START Passage provided

Davis concludes that Laughlin’s goal was to “bridge the gap between visible reality and a metaphysical realm of fantasy and intuition,” which is essentially a characteristic of the surreal. By taking objects and putting meaning onto them that would otherwise not be known unless enhanced by the history of area or region is a form of bridging this gap in terms of the surreal. Hence we see Laughlin using the plantation home to represent a decaying Louisiana and furthermore the passing of a Southern legacy. In focusing on the symbolic use of photography instead of the literal use of a camera, Laughlin’s work is analysed within the modern conventions of photography that he helped create, yet did not receive much recognition for during his lifetime. Through the study of these essays a viewer comes to understand how Laughlin was able to practically capture the imagined, mysterious, and continuous unknown in all of his works.

“march of the Cylinders an early work of Clarence John Laughlin (1937)

To understand Laughlin, as a person, as well as his photography, the essayists go about their writing with a basic understanding that Laughlin lived his life in New Orleans during a time of turmoil and change. As a native of the South in the early twentieth century, slavery had ended, however, the Black race did not have a voice within society and as a result of the aftermath of the depression, many White people as well were struggling about the state. For them his work is a primary document of what the world looked like for one person among this backdrop. Beginning with his first images as a photographer, it is striking to Davis that Laughlin largely focused on shadows and metalwork's, mainly in the industrial parts of New Orleans. It was a decade later in the 1940's that Laughlin began experimenting with the depiction of specific objects in his work.

END Passage provided
START Information given

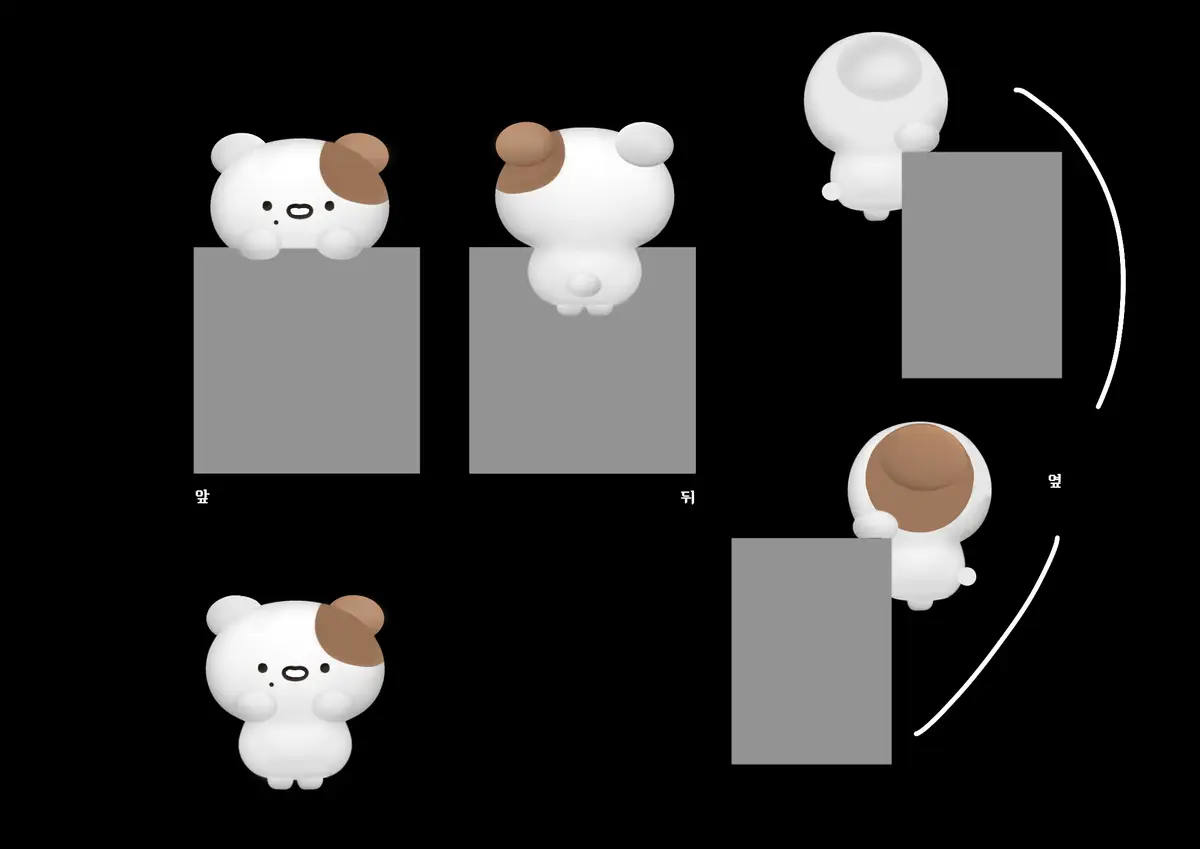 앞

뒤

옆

END Information given
START Information given

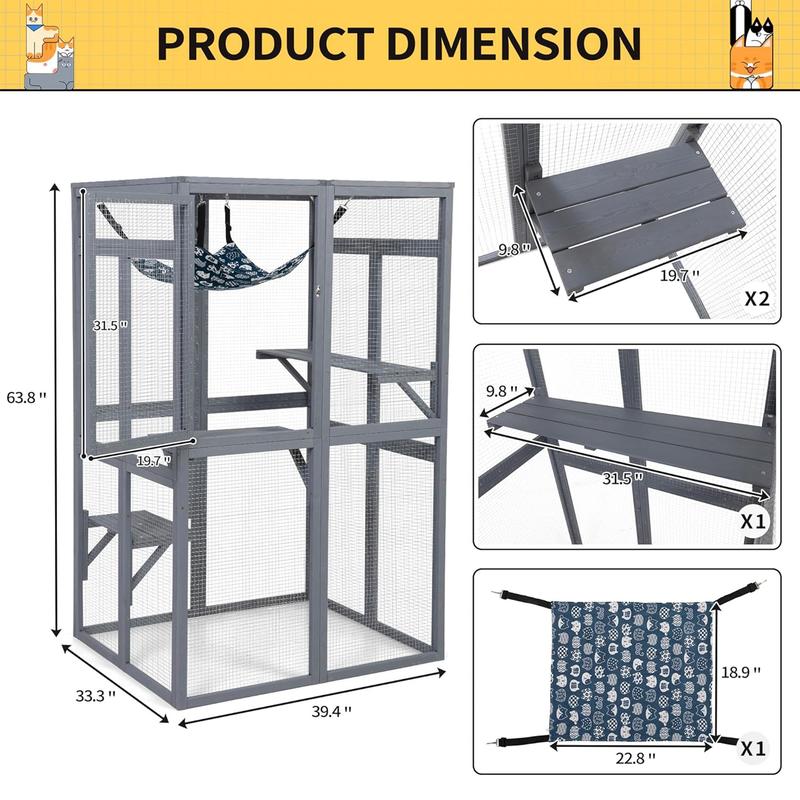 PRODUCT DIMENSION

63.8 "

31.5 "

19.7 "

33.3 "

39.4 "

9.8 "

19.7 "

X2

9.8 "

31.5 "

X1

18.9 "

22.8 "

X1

END Information given
START Information given

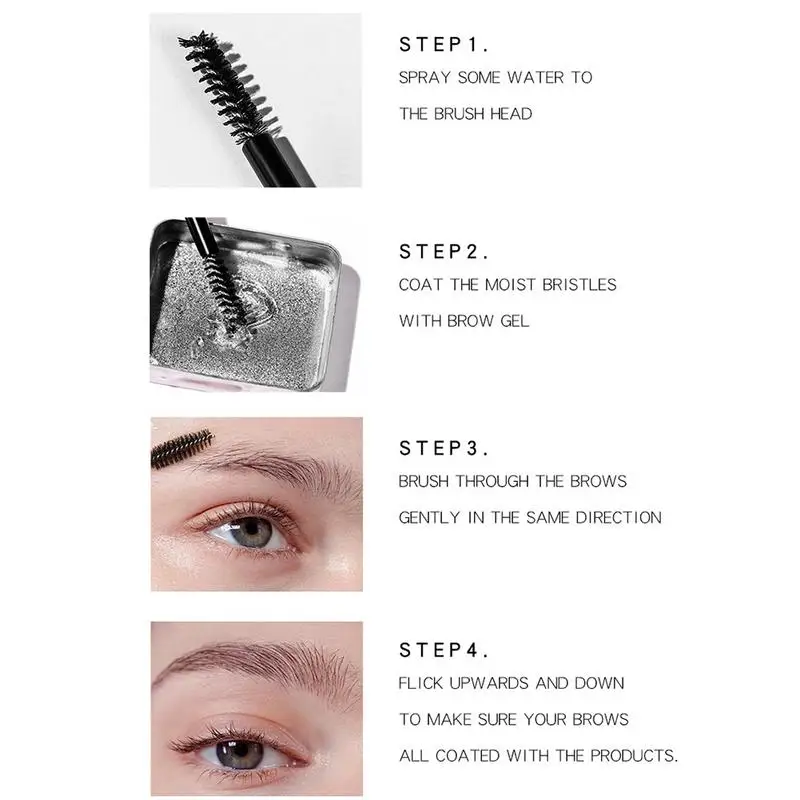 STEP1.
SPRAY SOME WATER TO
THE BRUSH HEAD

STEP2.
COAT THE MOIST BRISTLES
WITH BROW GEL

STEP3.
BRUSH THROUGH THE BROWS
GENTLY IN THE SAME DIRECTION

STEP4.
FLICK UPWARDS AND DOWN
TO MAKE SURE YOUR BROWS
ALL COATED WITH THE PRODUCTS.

END Information given

● Actions to take:
• A. List every geographic place named in the passage on Clarence John Laughlin.
• B. From the passage on Clarence John Laughlin, return the stretch from "To understand Laughlin, as" through "in his work." word for word.

● Per-task answers:
• A.
Louisiana
New Orleans
the South

• B.
To understand Laughlin, as a person, as well as his photography, the essayists go about their writing with a basic understanding that Laughlin lived his life in New Orleans during a time of turmoil and change. As a native of the South in the early twentieth century, slavery had ended, however, the Black race did not have a voice within society and as a result of the aftermath of the depression, many White people as well were struggling about the state. For them his work is a primary document of what the world looked like for one person among this backdrop. Beginning with his first images as a photographer, it is striking to Davis that Laughlin largely focused on shadows and metalwork's, mainly in the industrial parts of New Orleans. It was a decade later in the 1940's that Laughlin began experimenting with the depiction of specific objects in his work.